I conflitti fra interessi materiali sono salutari e mediabili, mentre i conflitti fra astrazioni propagandistiche sono demenziali e irrisolvibili. Anche perché il solo risultato cui puntano e galleggiare sul nulla, tirare a campare, guadagnare la giornata e puntare a che quella appresso si ripeta sempre uguale. La politica galleggia su quel nulla, attendendo che le cose capitino, incredula che possano cambiare, conservatrice di sé e immune ai marosi, navigando nella marana.
Ove così non fosse si sarebbe discusso più del RePowerEu che non del porre la fiducia sul tema della concorrenza, che dovrebbe essere legge da tempo. Ove così non fosse i dati del Fondo monetario internazionale non verrebbero snobbati alla stregua di numerini per fissati. Sono lugubri.

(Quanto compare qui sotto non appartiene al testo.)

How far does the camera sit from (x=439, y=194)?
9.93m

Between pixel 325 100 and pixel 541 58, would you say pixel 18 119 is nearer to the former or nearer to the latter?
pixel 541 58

Il guaio, in quelle previsioni, non è che la crescita del 2022 è ridotta al 2.5%, perché questo lo sapevamo e lo spieghiamo. Neanche che il 2023 si fermerà (male) ad una crescita dell’1.75%. Il guaio è che la previsione di crescita, per gli anni a venire, si stabilizza intorno all’1%. Che, considerata la spinta Recovery, è maledettamente bassa.
Non a caso il Fmi richiama il tema del debito pubblico, che la scanzonata politica del tirare a campare pensa anche di espandere, perché il progetto, grazie alle riforme e ai fondi europei, era di riassorbirne progressivamente il peso percentuale mediante il sostegno alla crescita, che a tal fine si sarebbe dovuta collocare stabilmente sopra il 2%. Siamo alla metà.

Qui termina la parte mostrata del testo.